Recorded information ::
────────────────

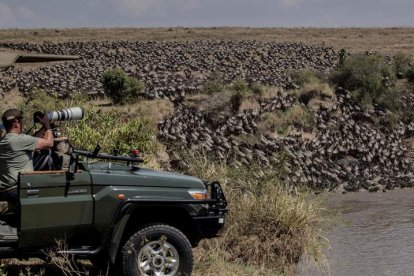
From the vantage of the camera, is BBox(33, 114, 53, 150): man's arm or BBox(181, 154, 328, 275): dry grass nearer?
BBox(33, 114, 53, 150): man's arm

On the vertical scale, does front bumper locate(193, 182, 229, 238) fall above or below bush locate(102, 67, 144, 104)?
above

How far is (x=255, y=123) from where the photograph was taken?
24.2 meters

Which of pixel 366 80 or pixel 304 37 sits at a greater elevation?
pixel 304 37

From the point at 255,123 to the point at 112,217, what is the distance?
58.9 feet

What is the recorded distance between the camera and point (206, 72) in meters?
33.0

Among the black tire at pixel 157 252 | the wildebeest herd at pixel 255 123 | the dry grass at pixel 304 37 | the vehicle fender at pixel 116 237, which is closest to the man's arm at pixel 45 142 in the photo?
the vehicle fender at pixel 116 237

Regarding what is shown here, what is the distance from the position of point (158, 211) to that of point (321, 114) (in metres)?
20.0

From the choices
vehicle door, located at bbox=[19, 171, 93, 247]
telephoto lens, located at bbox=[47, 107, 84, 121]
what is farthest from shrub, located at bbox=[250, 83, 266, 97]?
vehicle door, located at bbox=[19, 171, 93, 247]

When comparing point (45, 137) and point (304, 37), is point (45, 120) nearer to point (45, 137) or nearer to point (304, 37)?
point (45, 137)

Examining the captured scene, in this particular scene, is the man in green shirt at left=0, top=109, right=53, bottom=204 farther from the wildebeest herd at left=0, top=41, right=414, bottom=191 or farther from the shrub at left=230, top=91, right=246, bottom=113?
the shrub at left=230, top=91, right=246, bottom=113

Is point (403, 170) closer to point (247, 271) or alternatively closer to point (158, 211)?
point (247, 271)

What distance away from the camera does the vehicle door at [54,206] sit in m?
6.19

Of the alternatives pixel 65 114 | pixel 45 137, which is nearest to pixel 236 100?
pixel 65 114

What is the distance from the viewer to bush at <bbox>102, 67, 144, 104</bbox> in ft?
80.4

────────────────

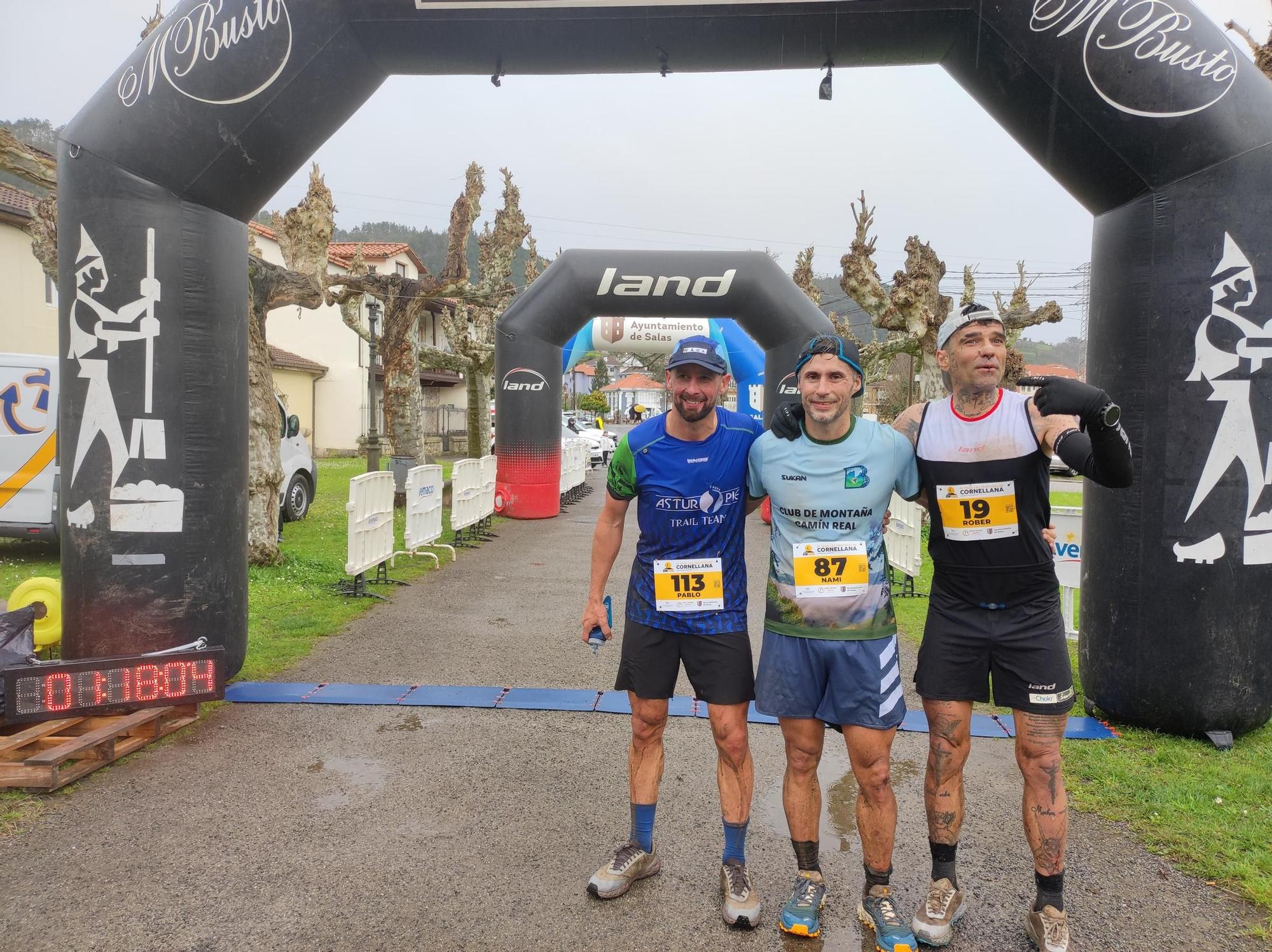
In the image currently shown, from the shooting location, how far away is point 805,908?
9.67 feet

────────────────

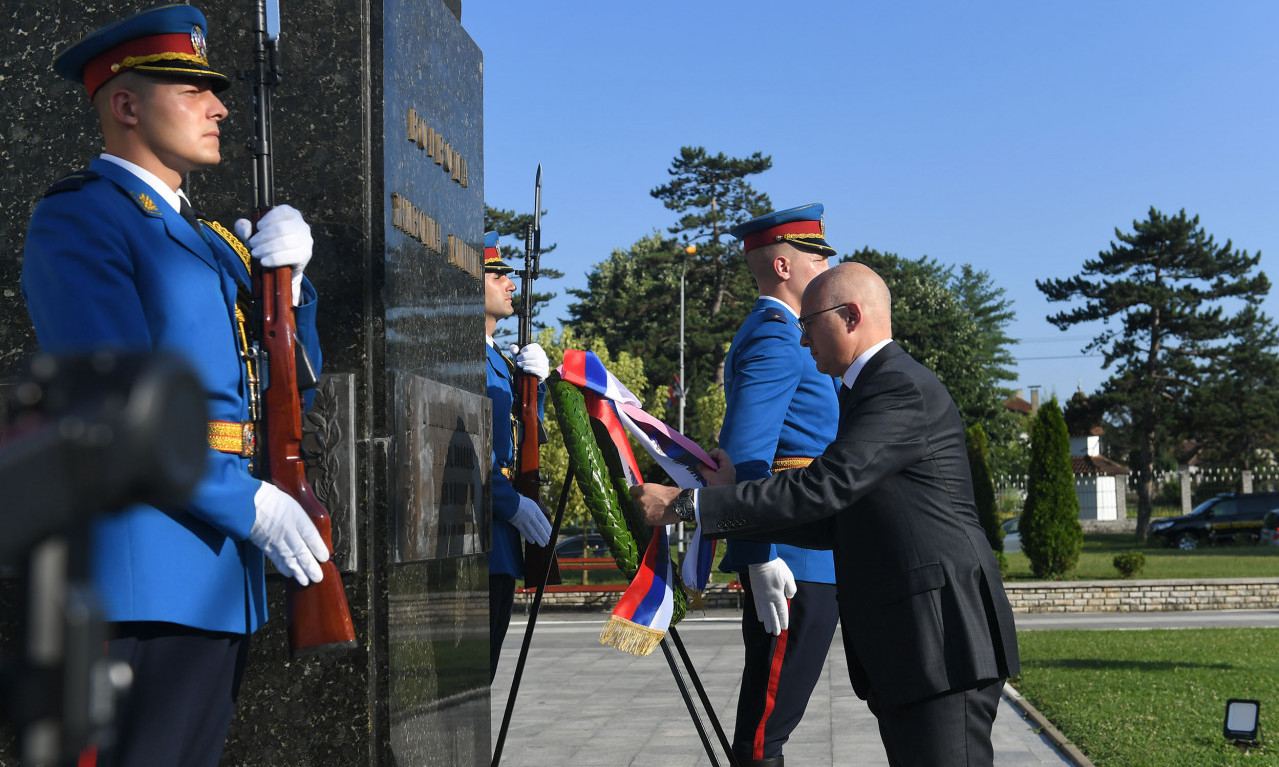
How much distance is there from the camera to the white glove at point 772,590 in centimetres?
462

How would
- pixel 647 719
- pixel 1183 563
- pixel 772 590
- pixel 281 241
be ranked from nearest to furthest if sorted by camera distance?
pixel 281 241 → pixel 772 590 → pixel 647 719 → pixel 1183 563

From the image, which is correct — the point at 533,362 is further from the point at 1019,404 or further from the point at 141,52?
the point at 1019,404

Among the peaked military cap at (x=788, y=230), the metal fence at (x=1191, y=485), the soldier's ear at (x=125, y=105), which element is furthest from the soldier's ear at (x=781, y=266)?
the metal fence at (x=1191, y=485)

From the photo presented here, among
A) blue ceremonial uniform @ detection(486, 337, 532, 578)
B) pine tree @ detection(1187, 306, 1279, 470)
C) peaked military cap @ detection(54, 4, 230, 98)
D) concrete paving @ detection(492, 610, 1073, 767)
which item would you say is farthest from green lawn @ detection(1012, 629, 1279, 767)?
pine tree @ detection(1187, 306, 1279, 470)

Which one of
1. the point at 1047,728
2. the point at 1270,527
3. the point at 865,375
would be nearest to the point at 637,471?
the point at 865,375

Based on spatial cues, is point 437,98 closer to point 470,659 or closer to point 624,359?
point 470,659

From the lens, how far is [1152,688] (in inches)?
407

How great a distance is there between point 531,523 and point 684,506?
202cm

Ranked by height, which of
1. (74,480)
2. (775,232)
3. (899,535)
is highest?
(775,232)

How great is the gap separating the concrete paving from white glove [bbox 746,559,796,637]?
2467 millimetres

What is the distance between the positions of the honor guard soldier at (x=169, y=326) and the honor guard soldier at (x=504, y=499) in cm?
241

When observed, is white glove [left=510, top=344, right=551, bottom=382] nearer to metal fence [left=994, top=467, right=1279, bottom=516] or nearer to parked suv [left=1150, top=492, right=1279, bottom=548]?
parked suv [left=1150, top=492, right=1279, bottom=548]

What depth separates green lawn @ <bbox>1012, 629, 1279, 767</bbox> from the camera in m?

────────────────

Aim ::
Reproduce the lines from the one containing "From the photo presented here, among" through the one containing "D) concrete paving", inclusive, with "pine tree" renamed to "spruce" and nothing else altered.

Exercise solution ::
From the photo presented here, among
A) blue ceremonial uniform @ detection(486, 337, 532, 578)
B) spruce @ detection(1187, 306, 1279, 470)
C) peaked military cap @ detection(54, 4, 230, 98)
D) concrete paving @ detection(492, 610, 1073, 767)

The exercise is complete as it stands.